#### REQUIRED WORK
[1] In the profile of Carlos Slim, in what year did his father open a dry goods store?
[2] Continue the profile of Carlos Slim from the point where it ends.
*** Opening of STUDY TEXT ***
Imagine if the grocery store, the cell phone provider, and biggest national construction outfit were all owned by the same company. You could buy just about anything and never have to enrich any competitors. That’s essentially the situation in Mexico, where one of the world’s richest people, Carlos Slim Helú, resides.
Here’s how billionaire Carlos Slim built his fortune
Early Life
Carlos Slim was born on Jan. 28, 1940, in Mexico City, Mexico. His parents, Julián Slim Haddad and Linda Helú Atta, were both Maronite Catholics of Lebanese descent. Carlos’ father, born Khalil Salim Haddad Aglamaz, was sent to Mexico in 1902 to avoid being drafted into the Ottoman Army. After arriving in Mexico, Carlos’ father changed his name to Julián Slim Haddad.
The family was part of a small but commercially prosperous community of Lebanese Christians who poured into Mexico in the late 1800s and early 1900s.
In a community devoted to commerce, Julian Slim was a natural, opening a dry goods store in 1911, which grew to offer more than $100,000 worth of merchandise just 10 years later. With proceeds from the store, he would go on to buy prime real estate in Mexico City for a pittance during the 1910-1917 Mexican Revolution.
*** Close of STUDY TEXT ***
*** Opening of GIVEN INFORMATION ***
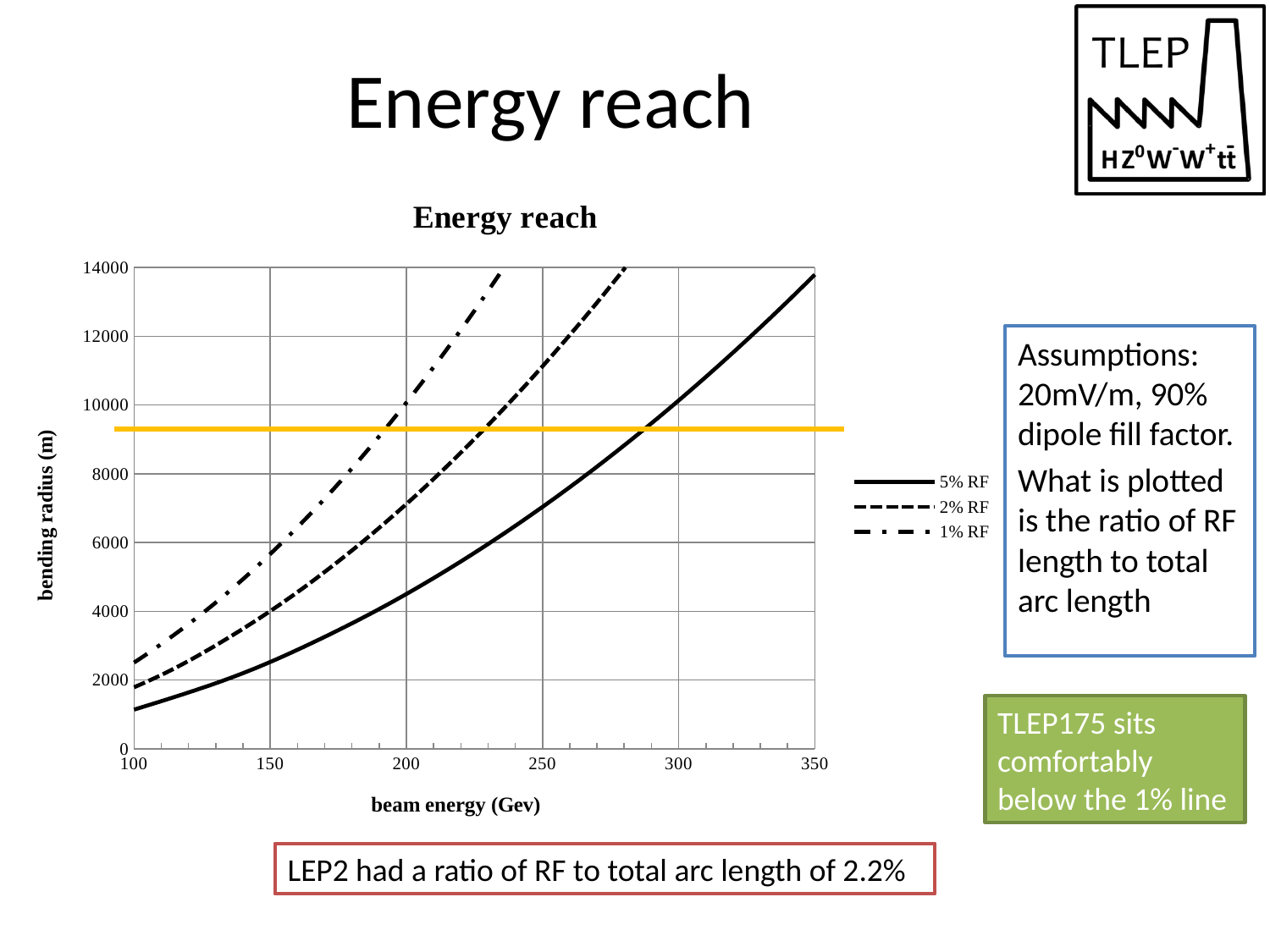
How many series does the chart legend list? 3 Is the bending radius for the 5% RF series at 350 GeV greater or less than 12000? greater Is the bending radius for the 1% RF series at 150 GeV greater or less than 4000? greater What is the title of the chart? Energy reach At a beam energy of 200 GeV, which series has the larger bending radius, 1% RF or 5% RF? 1% RF What kind of chart is shown on the slide? line chart Is the bending radius for the 5% RF series at 100 GeV greater or less than 2000? less What is the label of the y axis of the chart? bending radius (m) Do the bending radius values rise or fall as beam energy increases along the x axis? rise At a beam energy of 250 GeV, which series has the larger bending radius, 2% RF or 5% RF? 2% RF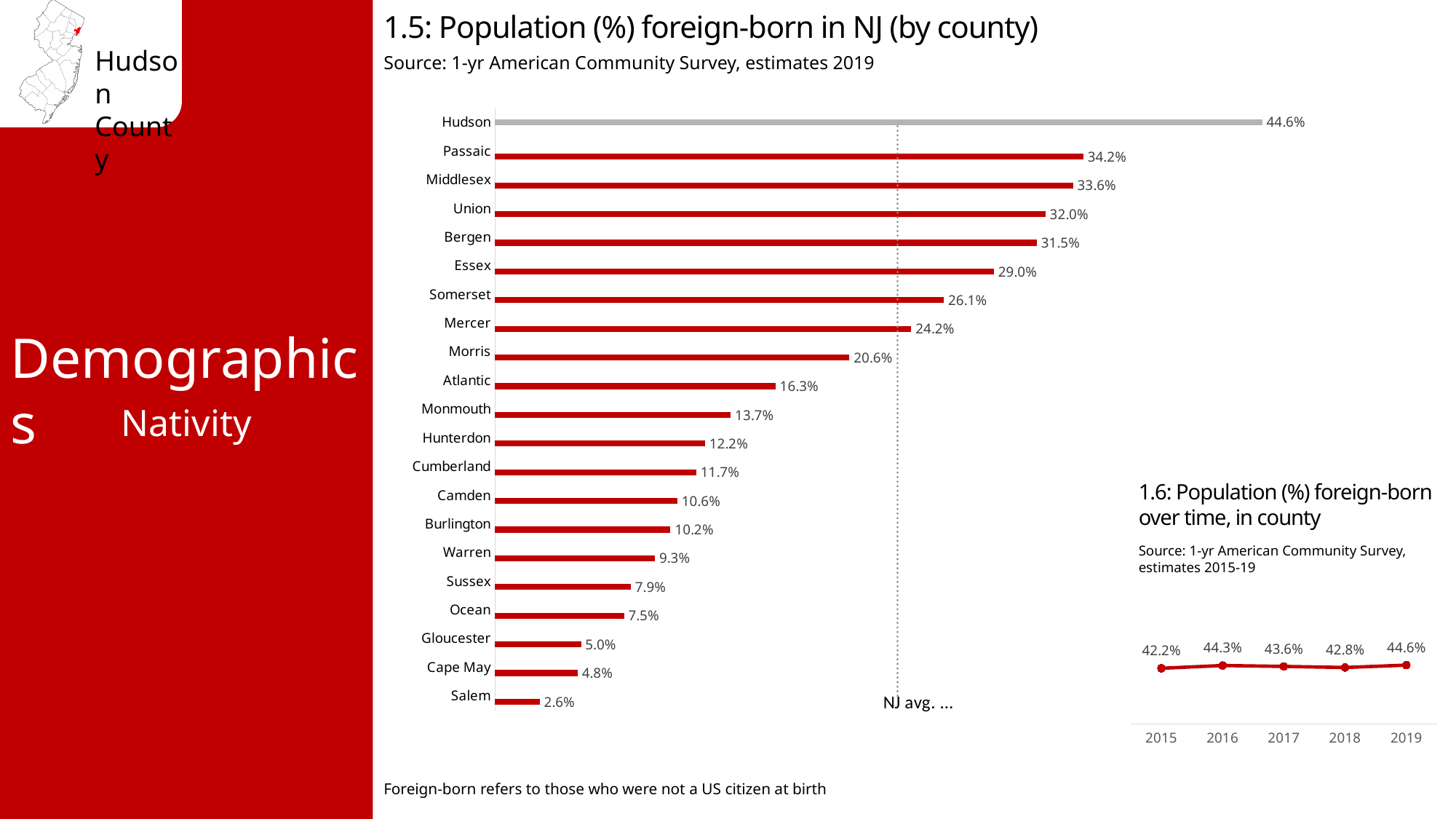
What kind of chart is chart 1.5 (Population (%) foreign-born in NJ by county)? Bar chart In chart 1.6 (Population (%) foreign-born over time, in county), what is the difference between 2019 and 2015? 2.4% In chart 1.5 (Population (%) foreign-born in NJ by county), how many counties are plotted? 21 In chart 1.5 (Population (%) foreign-born in NJ by county), which is larger, Camden or Burlington? Camden What kind of chart is chart 1.6 (Population (%) foreign-born over time, in county)? Line chart In chart 1.5 (Population (%) foreign-born in NJ by county), what is the value for Bergen? 31.5% In chart 1.6 (Population (%) foreign-born over time, in county), which year has the lowest value? 2015 In chart 1.5 (Population (%) foreign-born in NJ by county), which county has the highest value? Hudson In chart 1.5 (Population (%) foreign-born in NJ by county), what is the difference between Passaic and Middlesex? 0.6% In chart 1.5 (Population (%) foreign-born in NJ by county), what is the value for Hudson? 44.6% In chart 1.6 (Population (%) foreign-born over time, in county), what is the value for 2017? 43.6% In chart 1.5 (Population (%) foreign-born in NJ by county), which county has the lowest value? Salem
*** Close of GIVEN INFORMATION ***
#### ANSWERS BY TASK
[1] 1911

[2]
His savvy investments in real estate, along with his continued success as both a retailer and a wholesaler made Julián a rich man, with a net worth of more than 1 million pesos.
From a young age, Carlos took an interest in his father’s business. And his father happily obliged with business lessons about management, reading financial statements and keeping accurate financial records.
In 1953, when Carlos was only 13 years old, his father died. After his father’s death, the young man continued to work for his late father’s company, which would ultimately be passed on to him. When Slim graduated high school, he went on to the National Autonomous University of Mexico, where he studied civil engineering while teaching algebra and linear programming.
While studying civil engineering, Slim also took an interest in economics, taking a series of courses on the subject in Chile after he graduated in 1961. He went into finance shortly afterward, working long, grueling days as a stock trader in Mexico City.
By 1965, at the age of 25, his trading had netted him roughly $400,000, more than $3 million in present dollars. He used the money to open his own brokerage firm, called Inversora Bursátil.
One of his biggest opportunities was the peso crisis in the early 1980s, coupled with a steep decline in oil prices. Capital was fleeing the country, and Slim bought a number of companies at depressed valuations. Some examples are Cigatam (the country’s second-largest cigarette maker), Reynolds Aluminum, General Tire and the Sanborns chain of stores.
A Wide Reach
Slim has a hand in literally hundreds of other companies, largely through Grupo Carso SAB, Slim’s global conglomerate. Grupo Carso has or has had stakes in enterprises as diverse as Elementia, one of the largest cement companies in Mexico, retail including Sears and Saks Fifth Avenue, energy and construction (via CICSA) and automotive (via Grupo Condumex). He even has a stake in The New York Times.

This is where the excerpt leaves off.